**READING PASSAGE**
=-=-=
# Aggression turns on us!



## PunkSparky (Aug 9, 2012)

I moved in with a new roommate just over a month ago. She had a 3 year old GSD that, as far as I could see, spent all day in the backyard being completely negelected except for his morning and night feedings. That was it. I couldn't stand to watch a dog in need, so I immediately took over care for Sparky. Now I have been working with a 3 year GSD with MAJOR behavioral issues as my first dog essentially. His separation anxiety has been through the roof, he couldn't walk without pulling my arm off, extreme toy obsession/possesion, no trust, no schedule, no socialization and aggression with dogs AND people...to name a few... 

Although he has already become a completely different dog in just over the month that I've been working with him (starting obedience school tomorrow at 530am sharp!), the one thing that worries me is his aggression has seemed to turn on me and my boyfriend several times now. Not in a way that he is trying to attack us to hurt us, because if he really wanted to I know he could, but more...a punk teenager telling us he's had enough of our crap and wants to fight back. 

The first 2 times was late at night when I was making some noise on the drums to get him used to the ruckus. He started barking and nipping at my leg when I tried to correct him. I didn't back off, but I didn't want to move forward either. My bf stepped in and Sparky was jumping on him and barking and trying to nip him. The 2nd time was during another drum session and he actually got my bf good on the leg and left a mark. From there I decided he gets agitated late at night, so I've been doing drums in the early evening right after he's had his long evening run. Everything was ok. Then it happen this morning after my bf took him on their 3 mile morning run. He was petting him and as always, a switch went off and he started going after my bf again. So it's not just a late evening agitation then.

He obviously isn't trying to seriously hurt us/my bf, but it's extremely unsettling and I don't know how to take it. My bf runs him every morning, and I run him every evening after work. I really just want what is best for this dog and am willing to help him in any way I can. I understand all his other issues will come with time, but this one really troubles me. What am I to do if I can't trust him???


----------



## Woof_Terrorist (Aug 3, 2012)

Try this test (With gloves on hand or oven mitt): Hold the dog under the jaw for 1-2 minutes. An aggressive dog will go nuts. 

And it seems you are risking your health and well being for some one else's dog. Why do it?


----------



## kiya (May 3, 2010)

Seriously, talk to the trainer. Don't mess with his jaw. Give respect to get respect. He's not a puppy and he doesn't understand what your doing or want from him.


----------



## PunkSparky (Aug 9, 2012)

Well, for one thing I'm a complete animal lover and the idea of seeing a neglected dog day in and day out is more than I can handle. Also, in the few shorts weeks I've been working with him his crazy, punk-butt has already wiggled his way into my heart...At this point he's not really her dog anymore. He's mine, and I'm more than willing to put in the time and effort for him.


----------



## mebully21 (Nov 18, 2011)

its going to take longer then a month with him to work with him. if the drums bother him take him for a walk while the bf plays his drums. you cant expect an outside dog to acclimate to inside behaviors/noises/etc in such a short period of time.. the dog has had zero training/socializing, so the slower you go the better. do not flood him with stimuli as its not going to work... you are only going to do more damage then good.

step up his obedience and do nilif with him 
Nothing in Life is Free

make him earn everything and just go slow....
=-=-=
**DATA EXTRACT**
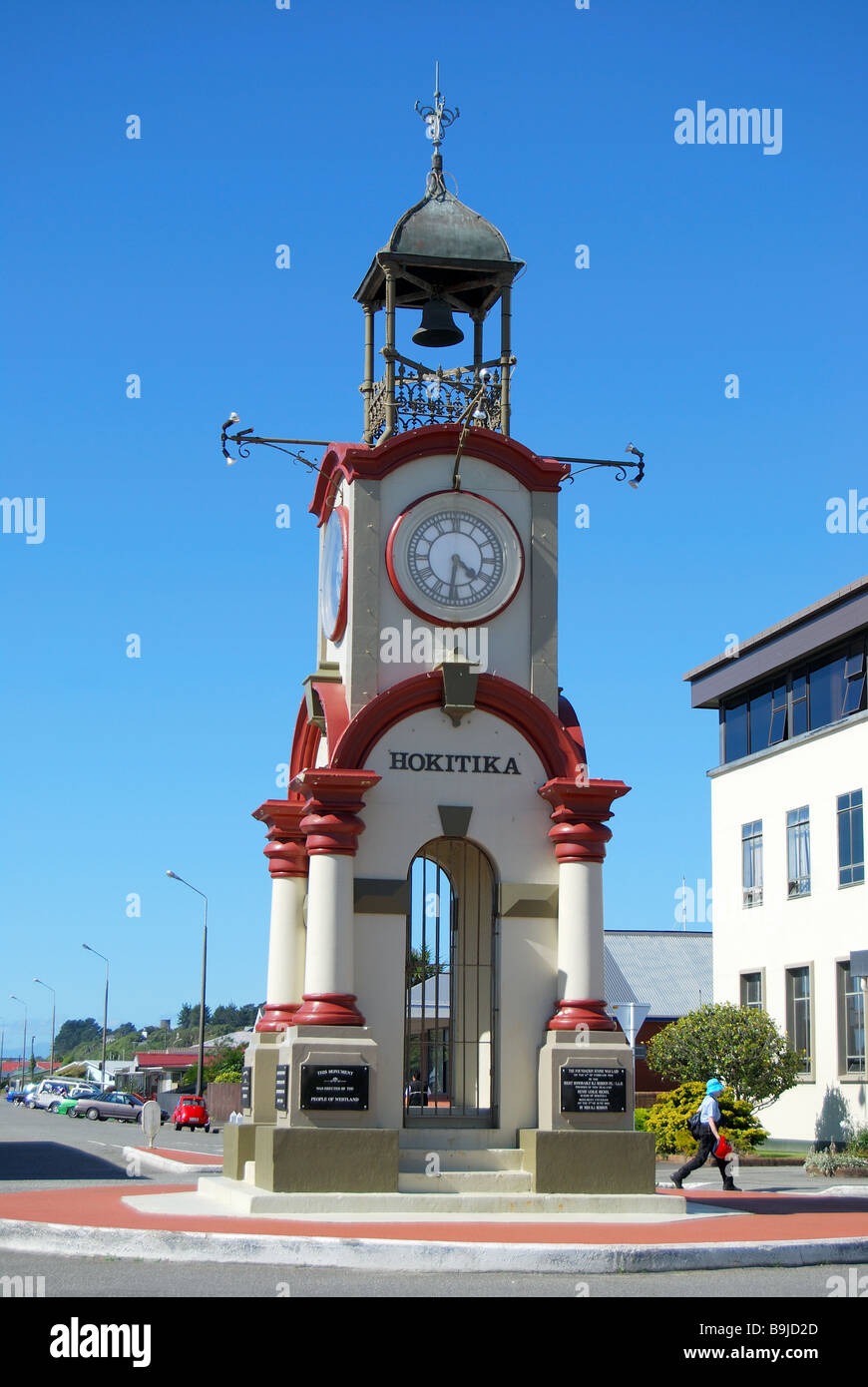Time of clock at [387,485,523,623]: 4:31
=-=-=
**EXERCISE REQUIREMENTS**
1 - Reproduce the section of the forum thread about Sparky above that opens with the words containing "Try this test" and closes with "want from him.".
2 - Answer from the forum thread about Sparky above:
(a) How long is the morning run the boyfriend takes Sparky on?
(b) What does NILIF stand for, according to the thread?
(c) What does kiya first tell the poster to do?
3 - Pick up the forum thread about Sparky after its final sentence and keep it going.

**ANSWERS FOR THE TASKS**
1 -
Try this test (With gloves on hand or oven mitt): Hold the dog under the jaw for 1-2 minutes. An aggressive dog will go nuts. 

And it seems you are risking your health and well being for some one else's dog. Why do it?


----------



## kiya (May 3, 2010)

Seriously, talk to the trainer. Don't mess with his jaw. Give respect to get respect. He's not a puppy and he doesn't understand what your doing or want from him.

2 -
(a) 3 miles
(b) Nothing in Life is Free
(c) Talk to the trainer.

3 -
----------



## Jo_in_TX (Feb 14, 2012)

Good luck on working with this dog. You're doing a great service. I just hope you realize that your roommate is never going to give this dog up after he's trained; afterall, this is what she probably wanted, but wasn't willing to do the work. 

Maybe you should try to make this your dog legally, before she sees what an awesome dog he's going to be.


----------



## Jag (Jul 27, 2012)

He may be warning you guys now and become more "serious" with more agitation. Seriously, he needs a trainer well versed in behavioral issues. Don't back down (he'll run with it)... as in leaving the room or showing fear, but for crying out loud don't egg him on by grabbing his jaw or the like, either! He may turn into a great dog, but it's going to take a lot of time. I also agree that his 'real' owner may well lay claim to him if he changes his ways. Get something in writing.


----------



## PunkSparky (Aug 9, 2012)

Thank you for the responses!

mebully21 - the problem is I'M the one playing the drums and my bf isn't around at night after I get home. So it's up to me to run him and then hope he's tired enough to handle the noise. Initially I tried to have him inside with me during my practice session, but after 2 outburst from him he stays outside now. You are right to go as slow as he needs though...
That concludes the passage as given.